R Kemball v Secretary of State for Communities and Local Government (First Defendant)

JurisdictionEngland & Wales
CourtQueen's Bench Division (Administrative Court)
JudgeMr. Justice Holgate,Mr Justice Holgate
Judgment Date15 October 2015
Neutral Citation[2015] EWHC 3338 (Admin)
Docket NumberCO/2661/2015
Date15 October 2015

[2015] EWHC 3338 (Admin)




Royal Courts of Justice


London WC2A 2LL


Mr Justice Holgate


The Queen on the Application of Kemball
Secretary of State for Communities and Local Government
First Defendant

Mr Wayne Beglan appeared on behalf of the Claimant

Miss Justine Thornton appeared on behalf of the First Defendant

Mr. Justice Holgate



Mr. Robert Kemball applies under section 288 of the Town and Country Planning Act 1990 ("TCPA 1990") to quash the decision of the Secretary of State for Communities and Local Government ("the First Defendant") given by his Inspector on 28 April 2015. The Inspector dismissed the Claimant's appeal under section 195 against the refusal by the Lake District National Park Authority ("the Authority") to grant a certificate under section 192 (1)(b) that the proposed construction of two dwellings on a site south of Keldwith, Keldwith Drive, Troutbeck Bridge, Windermere would be lawful.
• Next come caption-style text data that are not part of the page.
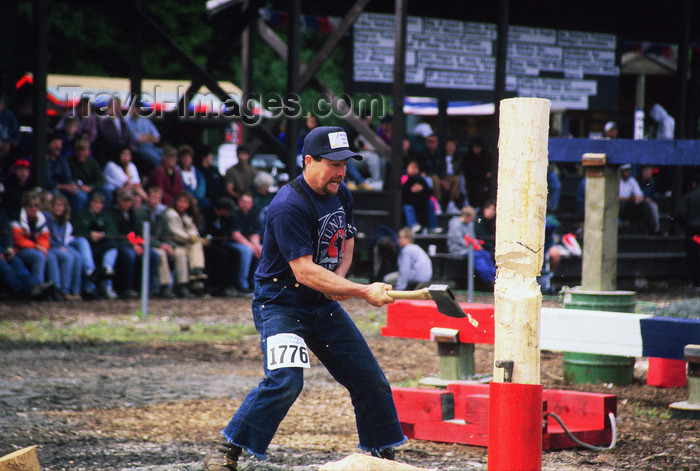 alaska182: Alaska - Juneau: axe - forestry-workers festival - photo by E.Petitalot - (c) Travel-Images.com - Stock Photography agency - Image Bank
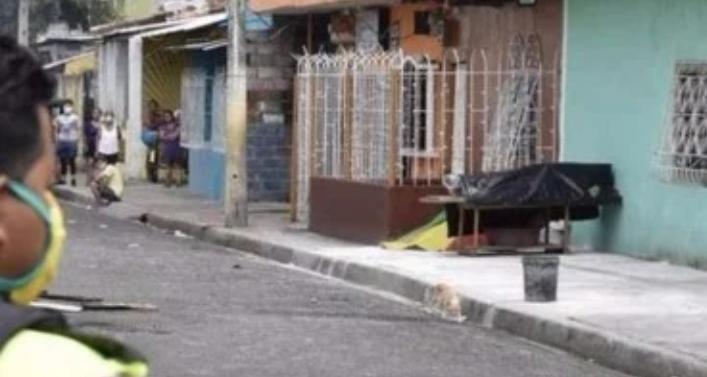Kota Yang Paling Horor Didunia, Mayat Mayat Korban Covid 19 Di Biarkan Tergeletak dijalanan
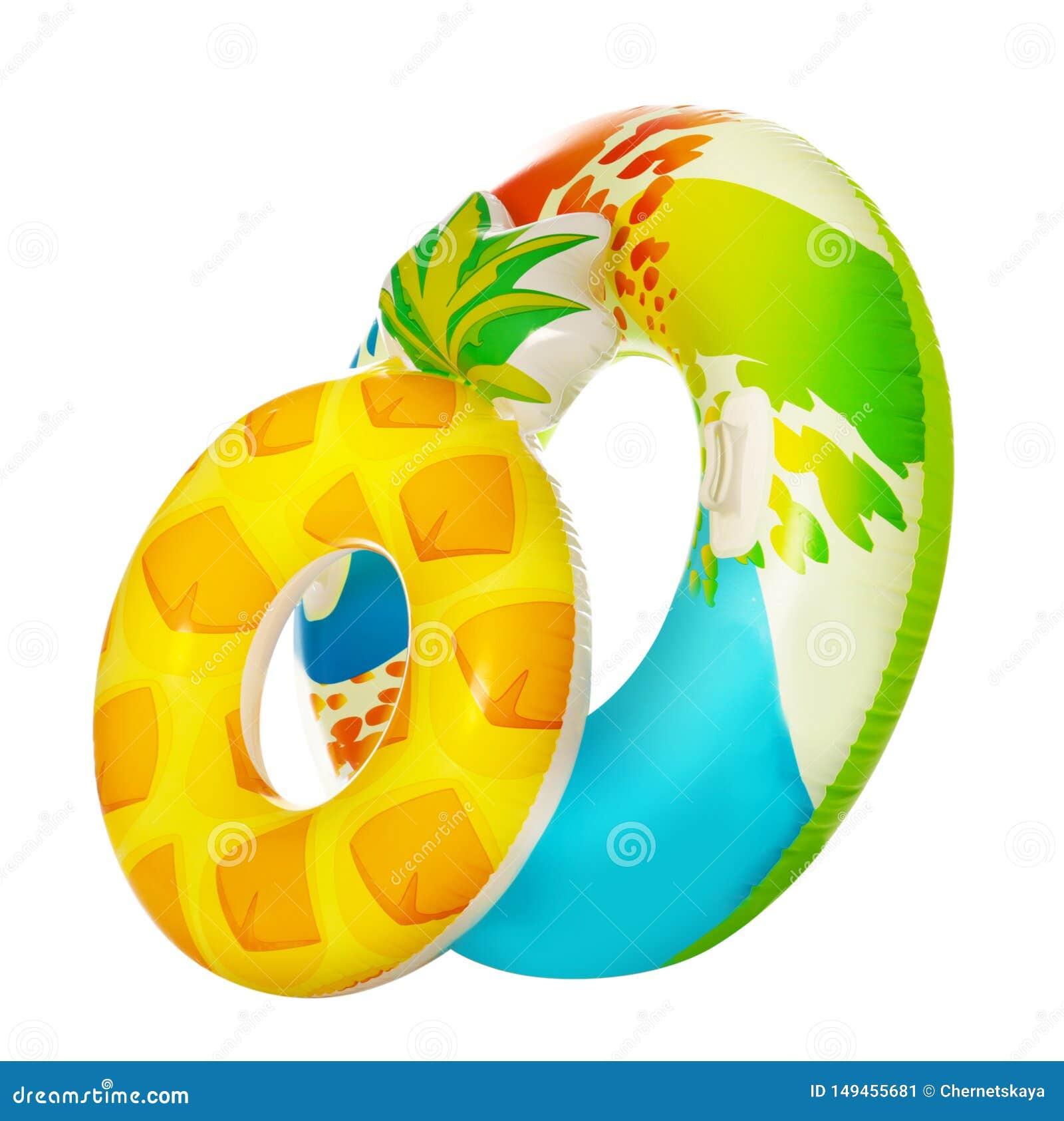 Verschillende heldere opblaasbare ringen op wit De vakantie van de zomer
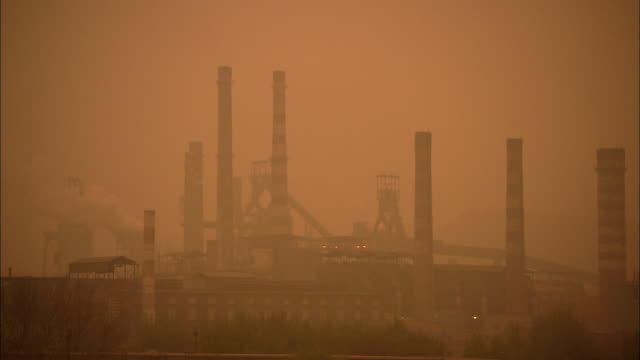 ws silhouette of factory smokestacks surrounded by thick smog, beijing, china - スモッグ点の映像素材/bロール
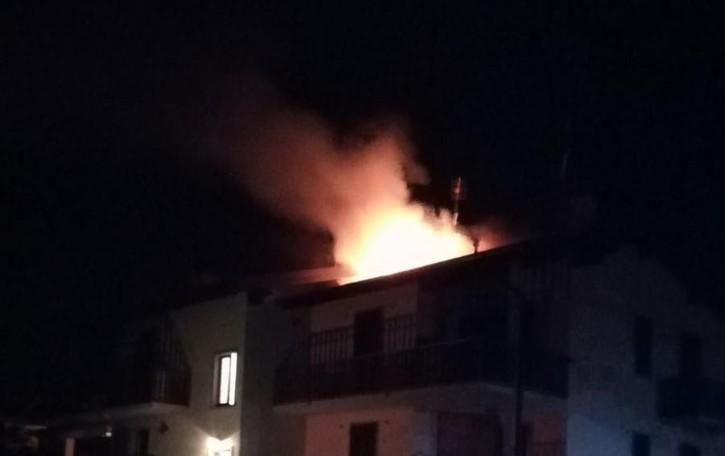 Alte fiamme sul tetto di una casa Incendio nella notte a Rovetta - Foto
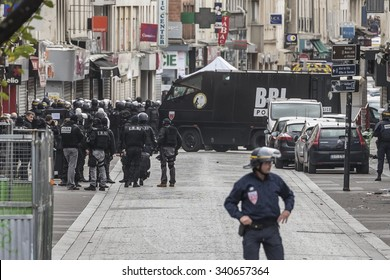 SAINT-DENIS near Paris, FRANCE - NOVEMBER 18, 2015 : intervention of the French anti-terrorist force to stop the radical Islamists involved in the terrorist attacks in Paris on 13 November 2015.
According to the Claim Form the application was originally made to the Authority on 3 December 2010 and was refused by a letter dated 16 February 2011. An Inspector dismissed the Claimant's appeal on 21 October 2011. That decision was quashed on 4 February 2013 by a consent order in the High Court on an application by the Claimant. The appeal was redetermined by a different Inspector on 11 November 2013. That decision was in turn quashed on 23 April 2014 by a second consent order in the High Court, again on an application made by the Claimant. The appeal was then redetermined by a third Inspector in the decision letter dated 28 April 2015 which is the subject of these proceedings.


The planning history of Keldwith is long and complex. I should emphasise that the Court has been shown documents relating to only part of that history, namely those documents which the parties consider would enable the Court to resolve the issues which now fall to be decided. But I note that the original application is not before the Court.
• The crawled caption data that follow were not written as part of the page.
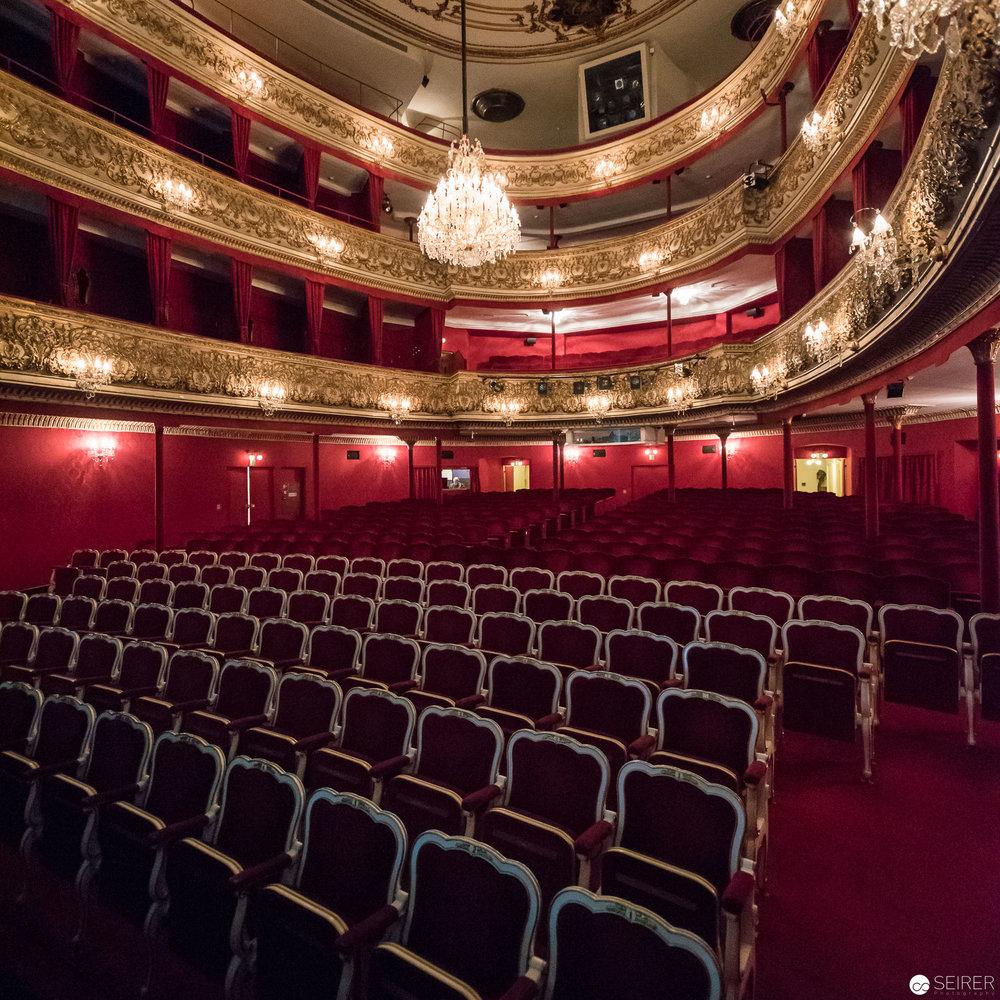 Zuschauersaal vor dem Ansturm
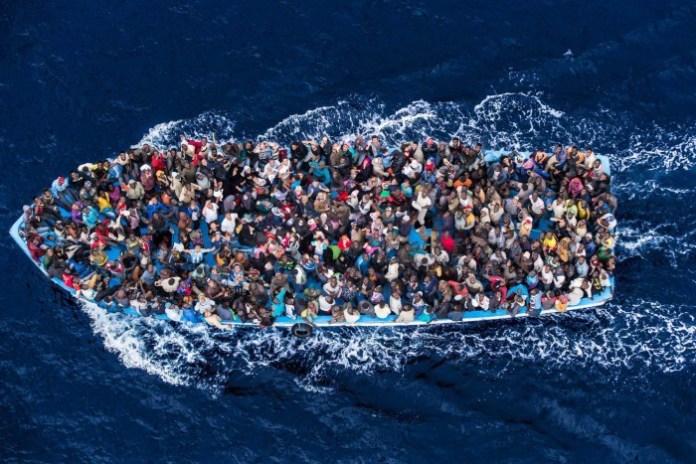 Schiavisti deportano migranti nel Mediterraneo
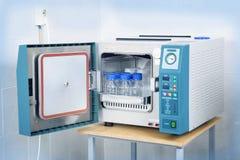 Современный стерилизатор автоклава лаборатории Стоковая Фотография RF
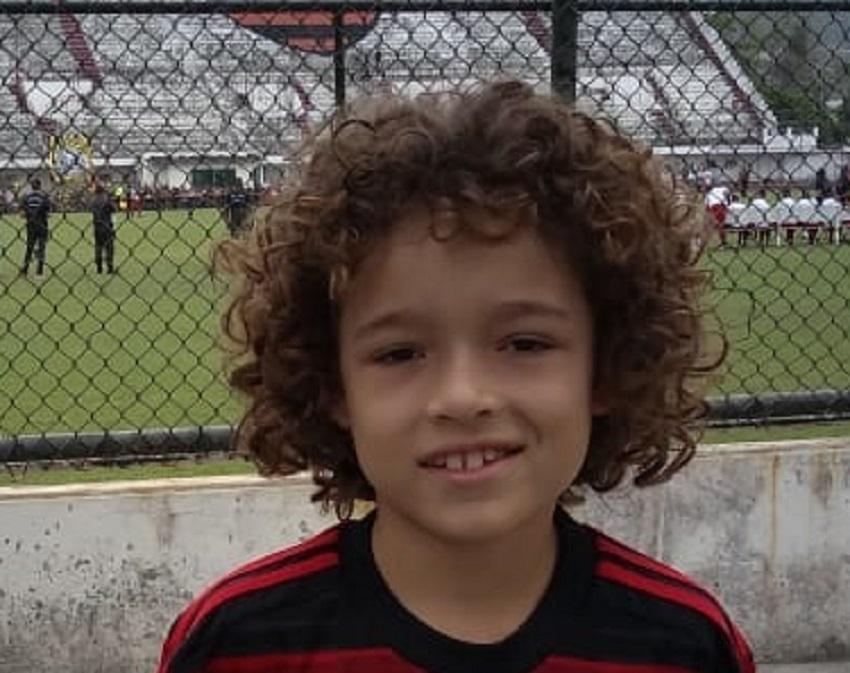 Garoto de Ituporanga assina com Flamengo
The background is conveniently set out in paragraphs 7 to 10 of the 2015 decision letter which read as follows:


7. The lengthy and complicated planning history of this case dates from January 1957. Many of the surviving records are on microfiche and are difficult to read. It is not absolutely certain that everything in the relevant files was preserved.

8. An outline application was made in January 1957 for " the layout for eighteen houses" in the grounds of Keldwith. A split decision was issued. On 14 March 1957, permission was refused for nine houses north of Keldwith and outline planning permission was granted for the "layout for nine houses south of Keldwith". This was subject to 2 conditions. The first required the submission and approval of details of sighting, design and external appearance and means of access prior to the commencement of work. The second concerned access and stipulated that all access should be from the A591 and that there should be no new access constructed to the Patterdale Road, A592.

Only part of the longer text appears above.